L’étude qui sera publiée dans la revue Advances in Journalism and Communication s’est penchée sur 170 articles publiés dans 5 journaux nationaux américains entre 2008 et 2016. La professeure Cynthia Frisby a relevé quatre principaux adjectifs utilisés pour décrire les tireurs : héros, terroriste, voyou et malade mental. Les articles choisis concernent des fusillades dans divers contextes, à la fois par des policiers, des personnes se défendant ou des criminels.

Mais peu importe le contexte, la manière de dépeindre le tireur dépend davantage de ses origines ethniques que des circonstances du drame. Dans les 170 articles, le mot « héros » a été utilisé 32 fois pour décrire un tireur et 75 % du temps, ce tireur était de race blanche. Pour des tireurs noirs, le terme a été utilisé seulement dans 16 % des cas et dans 9 % des cas pour des tireurs hispaniques.
Le terme « terroriste » est aussi connoté. Bien qu’il ne soit ressorti que 35 fois dans les 170 articles, lorsqu’il est employé, il est plus souvent associé à des tireurs musulmans (37 %) ou noirs (34 %) qu’à des tireurs blancs (17 %).

Et la liste se poursuit au gré des préjugés. Le mot « voyou », repris 57 fois dans les articles, est associé la majeure partie du temps aux tireurs noirs (53 %). C’est beaucoup plus que pour les tireurs hispaniques (28 %) ou blancs (16 %).

Quant à la maladie mentale, elle était le plus souvent attribuée aux tireurs blancs (80 %) qu’aux tireurs noirs (16 %) ou musulmans (4 %).

Les conséquences des mots

La chercheuse explique que les mots choisis impliquent des biais de la part des journalistes. Si certains termes sont davantage associés à certains types de tireurs, ils colportent aussi des préjugés. Par exemple, on explique davantage les fusillades perpétrées par des tireurs blancs à la maladie mentale, en leur attribuant une forme de clémence à laquelle les autres tireurs n’ont pas droit.
Cette association, dit-elle, perpétue non seulement un stéréotype racial, mais elle stigmatise également les gens qui souffrent de maladie mentale, dont la vaste majorité est bien sûr inoffensive.

Frisby a également observé que les articles qui concernaient des tireurs blancs contenaient plus souvent des faits objectifs, comme l’heure, la date et le lieu de la fusillade. Les articles à propos de tireurs d’autres origines étaient plus enclins à proposer ce que l’étude appelle des faits subjectifs, c’est-à-dire des données qui influencent l’opinion comme des circonstances aggravantes qui auraient pu causer la fusillade.

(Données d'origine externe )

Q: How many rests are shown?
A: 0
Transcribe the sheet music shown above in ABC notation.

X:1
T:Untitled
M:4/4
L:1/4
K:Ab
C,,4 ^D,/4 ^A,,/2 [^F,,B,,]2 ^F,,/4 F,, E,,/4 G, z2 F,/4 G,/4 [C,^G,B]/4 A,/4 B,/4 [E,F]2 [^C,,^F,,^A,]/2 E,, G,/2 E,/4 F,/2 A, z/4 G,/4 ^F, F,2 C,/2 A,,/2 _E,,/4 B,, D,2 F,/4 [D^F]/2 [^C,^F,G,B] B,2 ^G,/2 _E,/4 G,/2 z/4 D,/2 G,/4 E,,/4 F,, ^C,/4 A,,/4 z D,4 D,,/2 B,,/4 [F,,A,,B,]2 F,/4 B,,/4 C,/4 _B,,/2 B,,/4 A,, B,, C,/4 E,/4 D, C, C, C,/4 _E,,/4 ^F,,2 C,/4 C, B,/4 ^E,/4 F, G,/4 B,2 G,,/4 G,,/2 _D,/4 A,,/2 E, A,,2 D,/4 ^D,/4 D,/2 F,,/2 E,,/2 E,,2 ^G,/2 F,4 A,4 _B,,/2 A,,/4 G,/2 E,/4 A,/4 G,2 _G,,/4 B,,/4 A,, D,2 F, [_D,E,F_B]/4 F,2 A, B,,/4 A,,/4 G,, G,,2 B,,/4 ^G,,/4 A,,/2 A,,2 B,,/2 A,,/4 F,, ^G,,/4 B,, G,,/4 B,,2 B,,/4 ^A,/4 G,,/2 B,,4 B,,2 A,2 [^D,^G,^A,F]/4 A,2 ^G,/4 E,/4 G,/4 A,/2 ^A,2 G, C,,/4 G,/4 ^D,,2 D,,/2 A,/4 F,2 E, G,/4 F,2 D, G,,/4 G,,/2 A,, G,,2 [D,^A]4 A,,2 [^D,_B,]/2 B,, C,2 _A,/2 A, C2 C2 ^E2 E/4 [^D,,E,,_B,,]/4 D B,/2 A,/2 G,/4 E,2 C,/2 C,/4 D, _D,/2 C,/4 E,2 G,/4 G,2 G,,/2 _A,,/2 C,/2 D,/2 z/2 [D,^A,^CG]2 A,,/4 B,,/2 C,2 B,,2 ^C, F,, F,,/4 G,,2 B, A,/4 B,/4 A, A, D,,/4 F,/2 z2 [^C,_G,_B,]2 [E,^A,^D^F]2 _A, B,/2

La responsabilité des médias

Selon la professeure Frisby, les médias américains ont une influence importante sur l’opinion publique, notamment en ce qui concerne certains sujets controversés comme le port d’armes, les fusillades et les enjeux raciaux. Ils devraient faciliter les échanges sur ce type de sujets. Les journalistes ont donc une responsabilité en ce qui a trait aux mots qu’ils utilisent et doivent reconnaître, mentionne-t-elle, leurs propres biais avant d’écrire un article.